Tenino community cleans up racist graffiti on family's home



TENINO, Wash. – Police are looking for whoever is responsible for leaving racist graffiti covering a Tenino home.

Police report the vandalism occurred sometime between Thursday night and Friday morning, but it only took the community a few hours after learning about it to clean it up.

The Phillips family was out of town when they got the call that their home and truck were left covered in racist words described by community members as pure hate.

“This is the first time I came out here to look at this,” said Marvin Phillips as he took in the smell of fresh paint on the outside of his home.

Hours earlier it still had graffiti scrawled across the sides of his home.

“I was told it was graffiti and nobody wanted to say what it really was,” said Phillips. “They finally said, ‘Marvin, it was the n-word and KKK, stuff like that.’”

Officer Susie Wilson with Tenino Police Department called Phillips to tell him what had happened. “I was very angry, I was embarrassed, I was sad, I was very frustrated,” she said. “This is my town, my community, this is where I patrol.”

The conversation could have ended with Phillips and Wilson, but it didn’t.

“It was like I had to fix it,” said Heidi Russell. Wilson runs the football team that Phillip’s son is a participant in the Tenino Beavers Youth Football & Cheer.

His teammates and others the family did not know, rallied Saturday morning to clean and repair the damage, before the Phillips got home.

“We had to make sure that truck did not look like that, because that’s the truck that takes his son to practice three nights a week,” said Russell.

Russell said a team of 50 volunteers worked over the course of four hours to clean, paint and scrub the home and vehicle.

“Our mayor was doing it, our police officer Susie was doing it,” explained Russell. They erased the hate.

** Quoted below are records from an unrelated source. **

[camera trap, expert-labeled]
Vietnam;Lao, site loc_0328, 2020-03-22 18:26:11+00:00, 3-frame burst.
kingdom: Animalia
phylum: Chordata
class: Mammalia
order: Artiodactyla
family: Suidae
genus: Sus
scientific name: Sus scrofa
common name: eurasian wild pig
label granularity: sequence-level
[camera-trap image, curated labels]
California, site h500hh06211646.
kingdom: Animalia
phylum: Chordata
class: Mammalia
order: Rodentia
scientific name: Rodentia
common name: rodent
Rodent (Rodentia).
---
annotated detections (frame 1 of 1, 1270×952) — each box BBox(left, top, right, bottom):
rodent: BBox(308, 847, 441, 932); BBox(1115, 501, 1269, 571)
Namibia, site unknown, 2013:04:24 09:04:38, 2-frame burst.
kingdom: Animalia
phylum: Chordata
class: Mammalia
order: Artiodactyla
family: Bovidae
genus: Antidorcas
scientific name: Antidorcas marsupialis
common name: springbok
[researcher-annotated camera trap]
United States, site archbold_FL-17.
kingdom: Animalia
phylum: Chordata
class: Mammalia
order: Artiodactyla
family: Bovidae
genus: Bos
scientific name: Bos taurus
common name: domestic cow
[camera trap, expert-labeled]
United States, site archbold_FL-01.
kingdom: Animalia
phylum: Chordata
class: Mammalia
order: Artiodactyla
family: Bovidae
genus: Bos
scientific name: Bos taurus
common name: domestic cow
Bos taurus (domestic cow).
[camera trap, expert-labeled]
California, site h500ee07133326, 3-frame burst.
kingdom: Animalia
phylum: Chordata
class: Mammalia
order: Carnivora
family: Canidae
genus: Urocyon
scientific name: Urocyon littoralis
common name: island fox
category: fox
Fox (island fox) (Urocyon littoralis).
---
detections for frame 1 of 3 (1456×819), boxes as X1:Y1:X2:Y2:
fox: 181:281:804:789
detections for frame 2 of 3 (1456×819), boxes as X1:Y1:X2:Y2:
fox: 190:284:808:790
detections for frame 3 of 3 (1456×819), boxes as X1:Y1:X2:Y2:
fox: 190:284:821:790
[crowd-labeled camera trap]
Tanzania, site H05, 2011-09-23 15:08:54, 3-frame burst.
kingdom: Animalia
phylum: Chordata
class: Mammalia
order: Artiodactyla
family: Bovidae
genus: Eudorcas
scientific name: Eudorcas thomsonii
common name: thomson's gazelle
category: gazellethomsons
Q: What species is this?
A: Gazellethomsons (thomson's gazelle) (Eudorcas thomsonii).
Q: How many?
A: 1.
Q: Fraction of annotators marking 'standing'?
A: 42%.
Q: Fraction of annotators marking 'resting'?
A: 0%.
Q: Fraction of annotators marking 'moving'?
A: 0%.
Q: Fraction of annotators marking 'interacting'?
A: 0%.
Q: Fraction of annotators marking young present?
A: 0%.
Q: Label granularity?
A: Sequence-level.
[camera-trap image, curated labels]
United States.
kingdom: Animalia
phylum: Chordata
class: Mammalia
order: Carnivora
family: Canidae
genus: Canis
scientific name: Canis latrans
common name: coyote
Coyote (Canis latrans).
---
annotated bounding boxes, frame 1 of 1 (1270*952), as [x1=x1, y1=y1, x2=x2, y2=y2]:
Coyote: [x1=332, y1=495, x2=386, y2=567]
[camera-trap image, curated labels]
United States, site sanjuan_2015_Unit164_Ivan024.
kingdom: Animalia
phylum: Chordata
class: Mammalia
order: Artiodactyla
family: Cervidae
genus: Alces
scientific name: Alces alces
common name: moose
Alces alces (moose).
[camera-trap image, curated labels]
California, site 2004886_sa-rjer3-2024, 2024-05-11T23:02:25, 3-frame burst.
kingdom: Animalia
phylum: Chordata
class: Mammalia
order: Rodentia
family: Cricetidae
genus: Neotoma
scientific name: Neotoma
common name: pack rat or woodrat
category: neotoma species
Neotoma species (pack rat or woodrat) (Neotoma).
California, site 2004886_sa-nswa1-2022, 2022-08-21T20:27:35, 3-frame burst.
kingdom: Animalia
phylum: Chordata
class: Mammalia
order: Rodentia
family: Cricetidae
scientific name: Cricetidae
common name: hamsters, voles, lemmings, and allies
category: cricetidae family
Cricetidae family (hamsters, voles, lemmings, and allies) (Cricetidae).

“I would say love conquered this hate and we need a little bit more in this world,” said Russell.

Phillips said his faith in the community is restored. “I don’t think what happened to me exemplified what’s going on in Tenino, I think the outcome of it shows what’s happening in Tenino.”

Police said the damage amounts to a felony hate crime. Anyone with information is urged to contact police.